----- Data to process -----
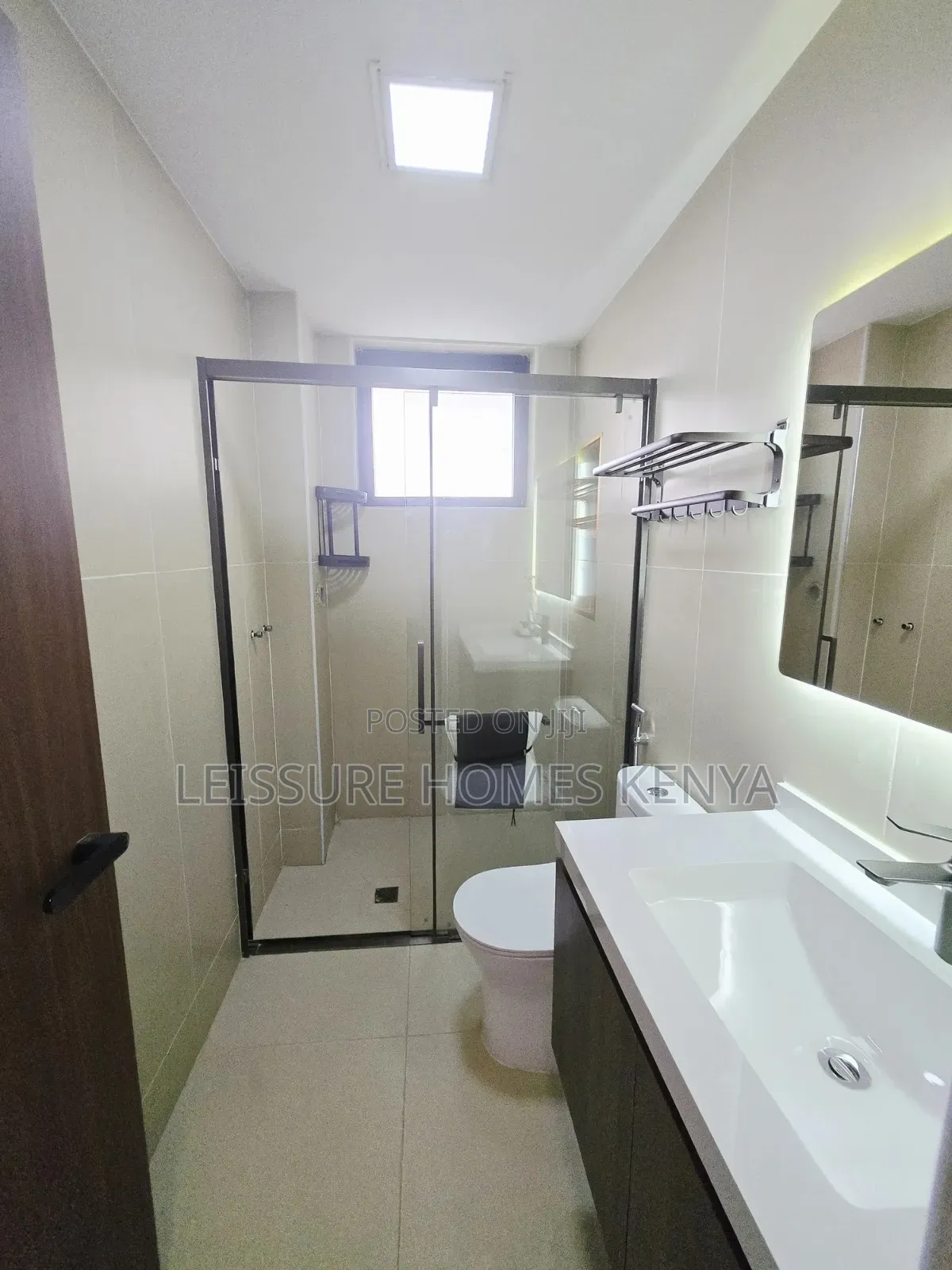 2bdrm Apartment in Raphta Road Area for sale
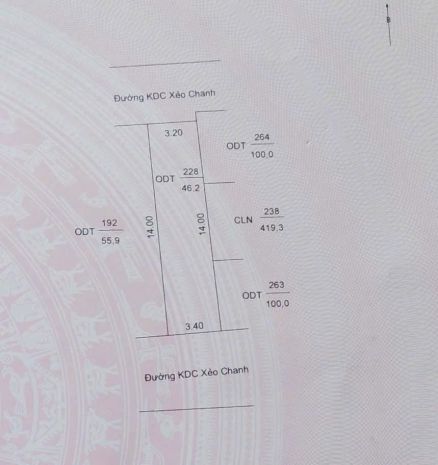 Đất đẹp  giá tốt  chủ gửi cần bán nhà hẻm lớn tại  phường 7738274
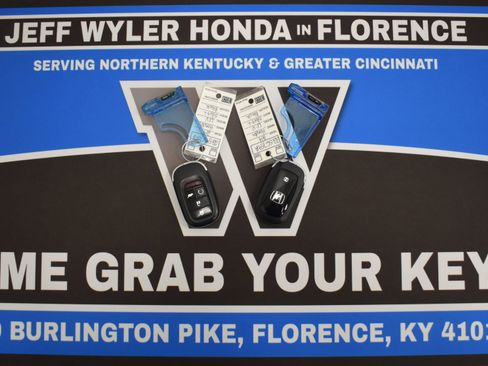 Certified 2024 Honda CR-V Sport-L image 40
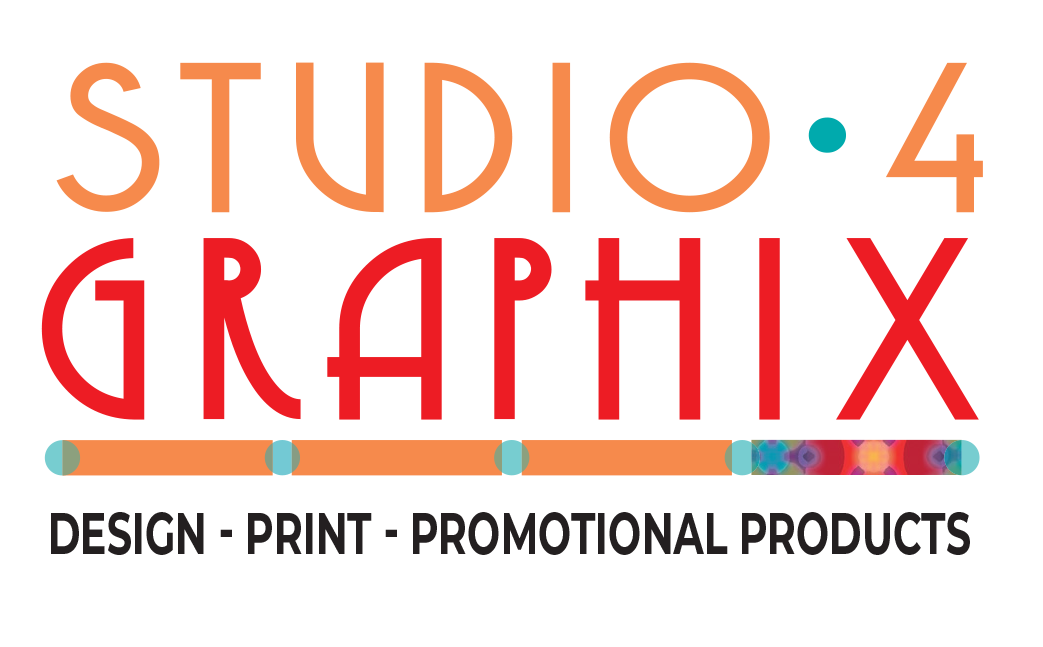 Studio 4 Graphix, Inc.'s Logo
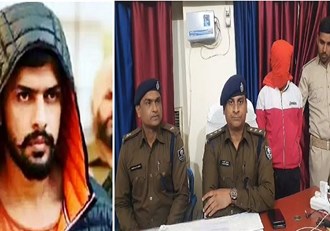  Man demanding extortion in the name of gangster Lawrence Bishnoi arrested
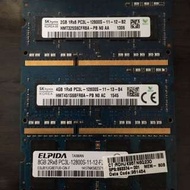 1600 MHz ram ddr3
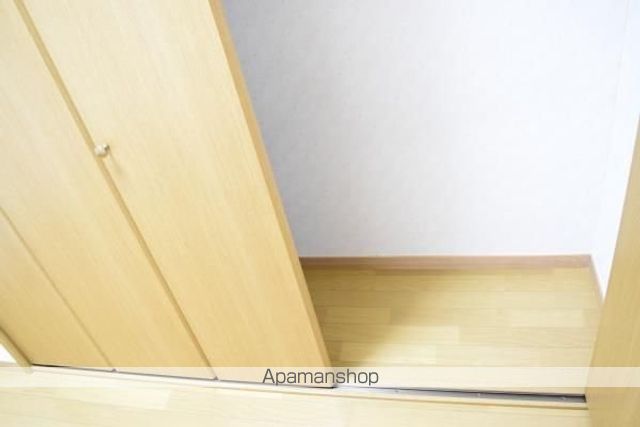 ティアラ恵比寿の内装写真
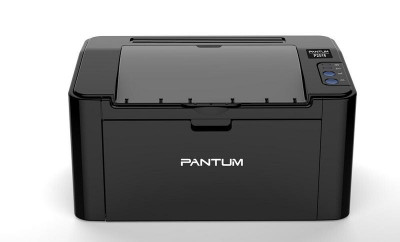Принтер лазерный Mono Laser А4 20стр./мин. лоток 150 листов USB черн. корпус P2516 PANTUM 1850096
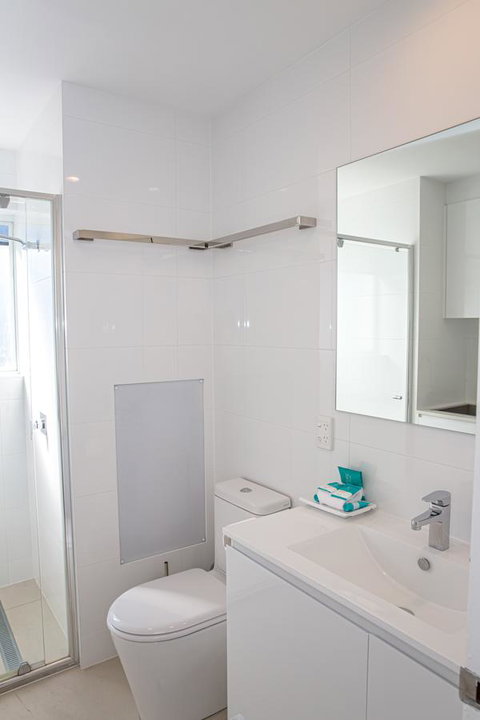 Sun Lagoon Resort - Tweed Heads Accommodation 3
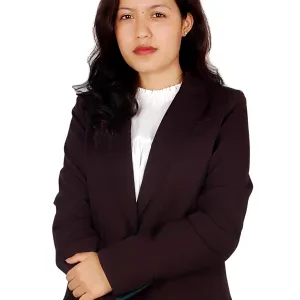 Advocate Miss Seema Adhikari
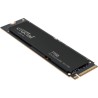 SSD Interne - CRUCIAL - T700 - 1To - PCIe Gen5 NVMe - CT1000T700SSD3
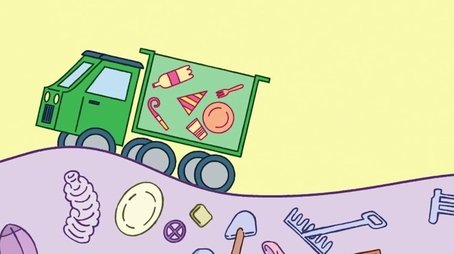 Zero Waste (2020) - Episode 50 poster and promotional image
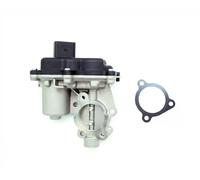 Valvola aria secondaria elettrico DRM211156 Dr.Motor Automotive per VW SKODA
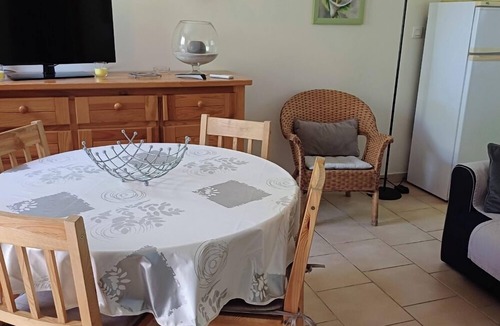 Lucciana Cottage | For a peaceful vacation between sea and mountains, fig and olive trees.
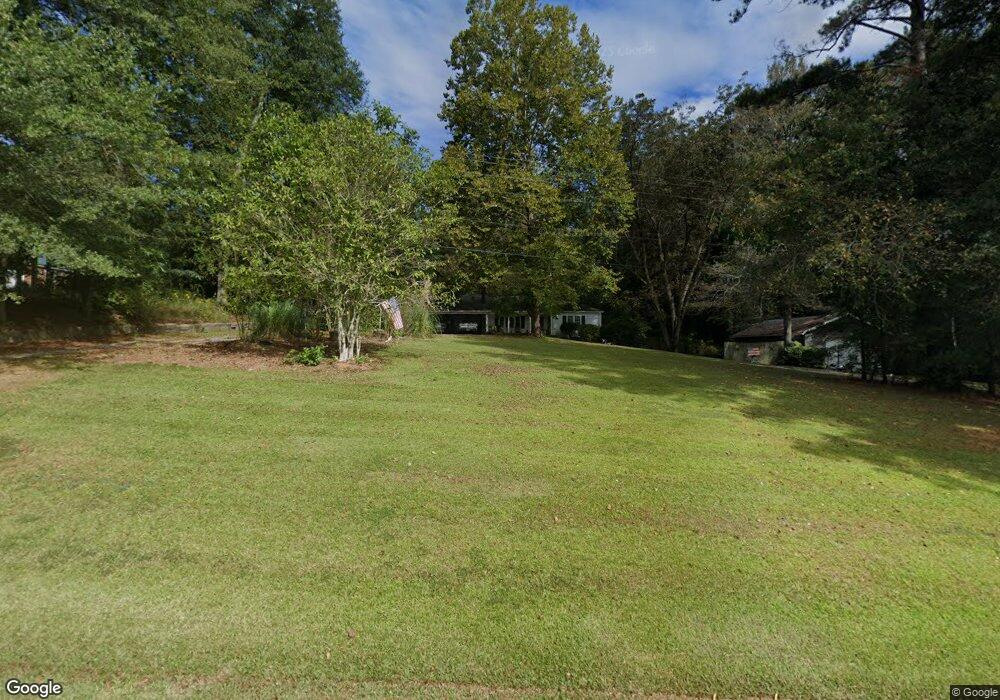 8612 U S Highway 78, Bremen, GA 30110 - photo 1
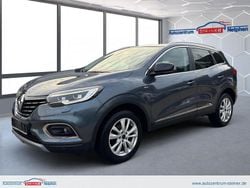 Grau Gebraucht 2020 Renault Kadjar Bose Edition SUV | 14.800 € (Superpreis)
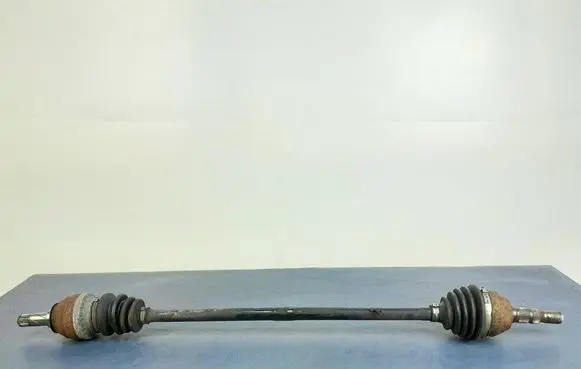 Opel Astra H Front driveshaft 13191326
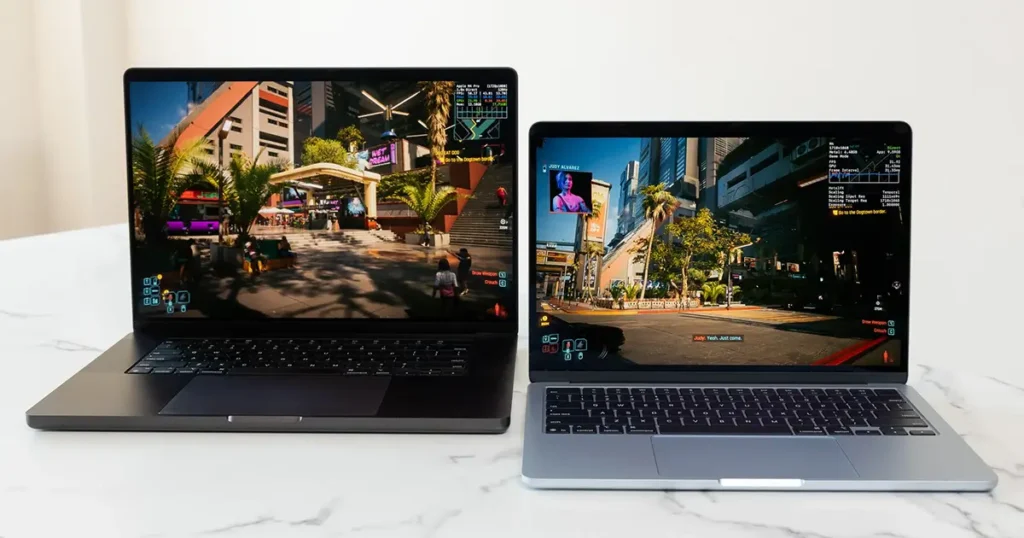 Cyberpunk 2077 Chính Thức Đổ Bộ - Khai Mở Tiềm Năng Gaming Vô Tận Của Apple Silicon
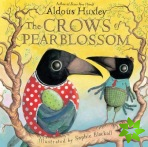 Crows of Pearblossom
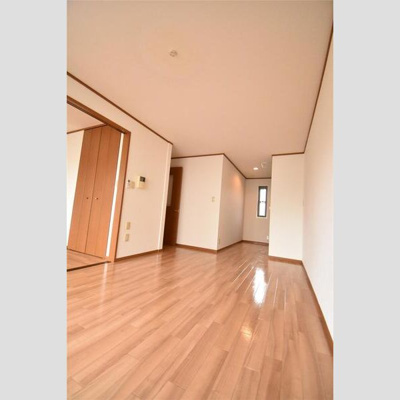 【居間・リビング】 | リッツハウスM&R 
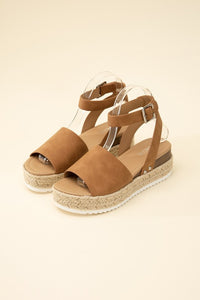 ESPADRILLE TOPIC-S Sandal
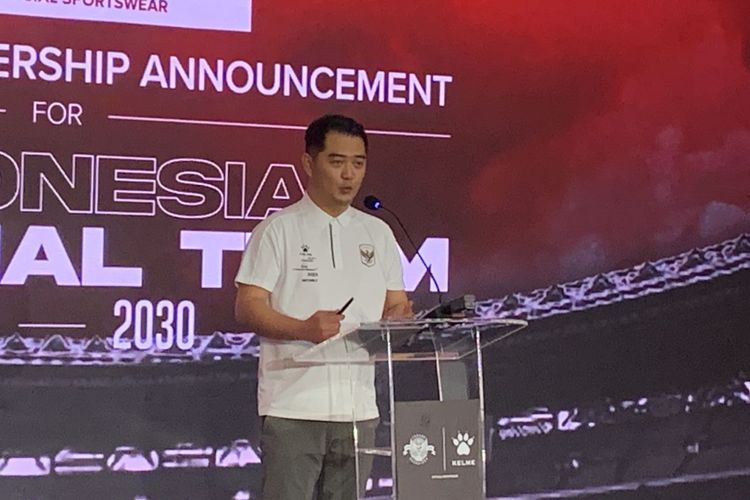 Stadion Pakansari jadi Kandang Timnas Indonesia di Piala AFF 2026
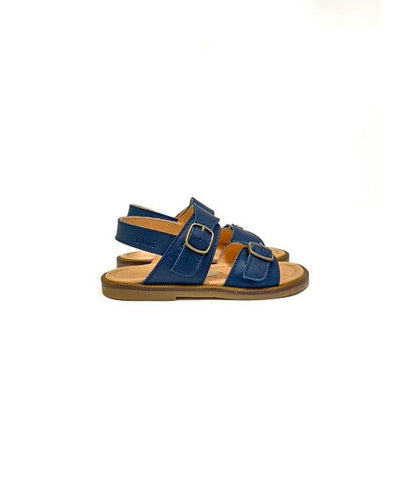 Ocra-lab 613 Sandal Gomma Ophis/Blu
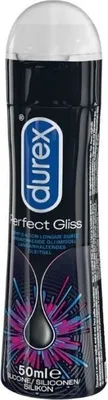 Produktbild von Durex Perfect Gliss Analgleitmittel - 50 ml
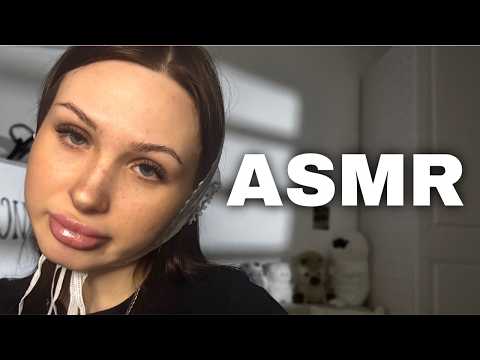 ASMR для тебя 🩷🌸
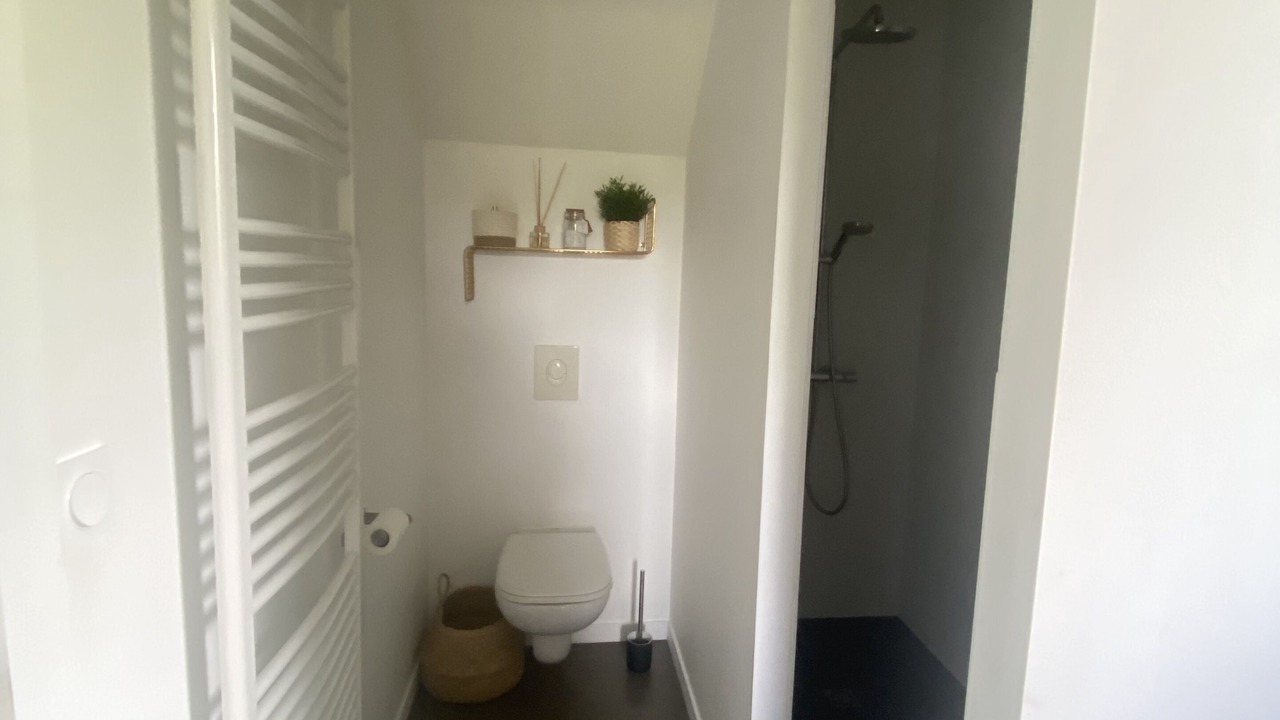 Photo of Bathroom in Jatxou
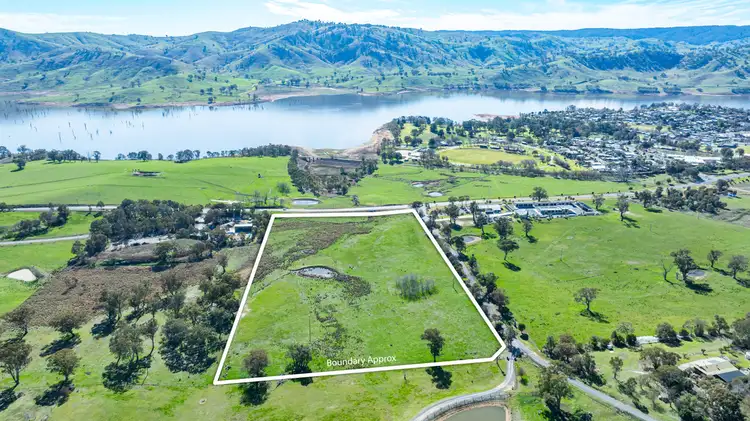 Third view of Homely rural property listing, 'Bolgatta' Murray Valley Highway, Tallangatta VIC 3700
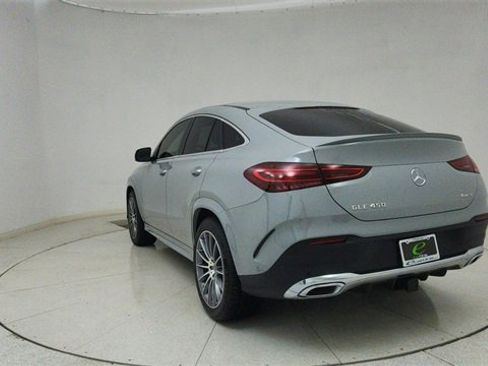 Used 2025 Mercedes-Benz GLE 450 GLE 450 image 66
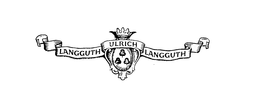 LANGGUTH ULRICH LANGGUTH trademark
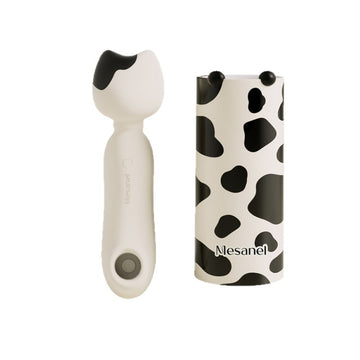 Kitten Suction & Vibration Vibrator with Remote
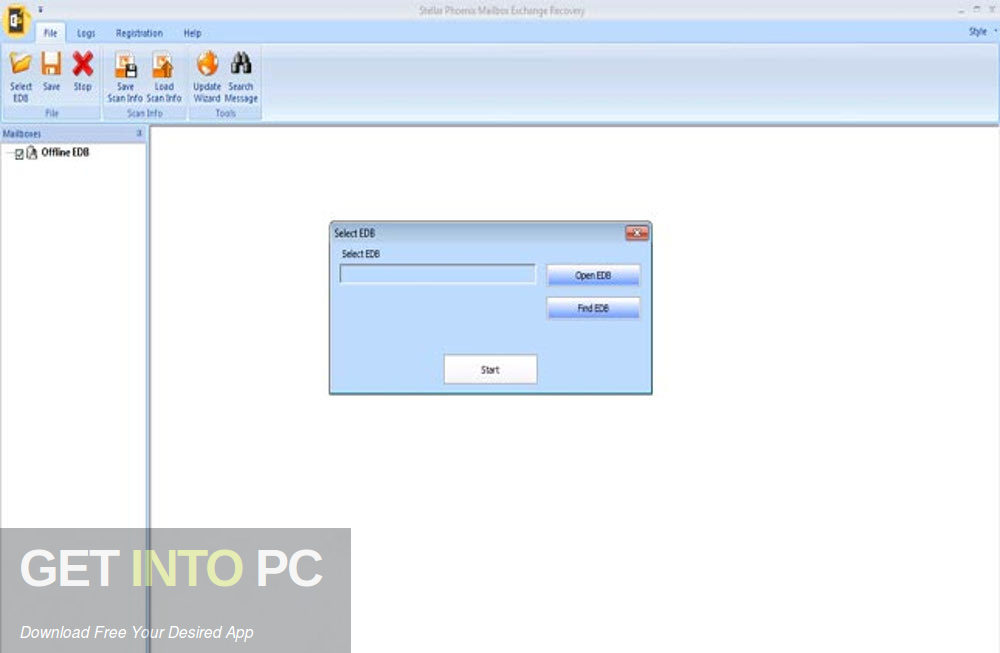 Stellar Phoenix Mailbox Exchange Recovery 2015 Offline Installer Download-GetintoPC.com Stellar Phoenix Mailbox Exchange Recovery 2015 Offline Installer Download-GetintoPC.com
-----
== What the task requires ==
Write out the records shown above exactly, but do not include any images.

== Task response ==
 2bdrm Apartment in Raphta Road Area for sale
 Đất đẹp  giá tốt  chủ gửi cần bán nhà hẻm lớn tại  phường 7738274
 Certified 2024 Honda CR-V Sport-L image 40
 Studio 4 Graphix, Inc.'s Logo
  Man demanding extortion in the name of gangster Lawrence Bishnoi arrested
 1600 MHz ram ddr3
 ティアラ恵比寿の内装写真
Принтер лазерный Mono Laser А4 20стр./мин. лоток 150 листов USB черн. корпус P2516 PANTUM 1850096
 Sun Lagoon Resort - Tweed Heads Accommodation 3
 Advocate Miss Seema Adhikari
 SSD Interne - CRUCIAL - T700 - 1To - PCIe Gen5 NVMe - CT1000T700SSD3
 Zero Waste (2020) - Episode 50 poster and promotional image
 Valvola aria secondaria elettrico DRM211156 Dr.Motor Automotive per VW SKODA
 Lucciana Cottage | For a peaceful vacation between sea and mountains, fig and olive trees.
 8612 U S Highway 78, Bremen, GA 30110 - photo 1
 Grau Gebraucht 2020 Renault Kadjar Bose Edition SUV | 14.800 € (Superpreis)
 Opel Astra H Front driveshaft 13191326
 Cyberpunk 2077 Chính Thức Đổ Bộ - Khai Mở Tiềm Năng Gaming Vô Tận Của Apple Silicon
 Crows of Pearblossom
 【居間・リビング】 | リッツハウスM&R 
 ESPADRILLE TOPIC-S Sandal
 Stadion Pakansari jadi Kandang Timnas Indonesia di Piala AFF 2026
 Ocra-lab 613 Sandal Gomma Ophis/Blu
 Produktbild von Durex Perfect Gliss Analgleitmittel - 50 ml
 ASMR для тебя 🩷🌸
 Photo of Bathroom in Jatxou
 Third view of Homely rural property listing, 'Bolgatta' Murray Valley Highway, Tallangatta VIC 3700
 Used 2025 Mercedes-Benz GLE 450 GLE 450 image 66
 LANGGUTH ULRICH LANGGUTH trademark
 Kitten Suction & Vibration Vibrator with Remote
 Stellar Phoenix Mailbox Exchange Recovery 2015 Offline Installer Download-GetintoPC.com Stellar Phoenix Mailbox Exchange Recovery 2015 Offline Installer Download-GetintoPC.com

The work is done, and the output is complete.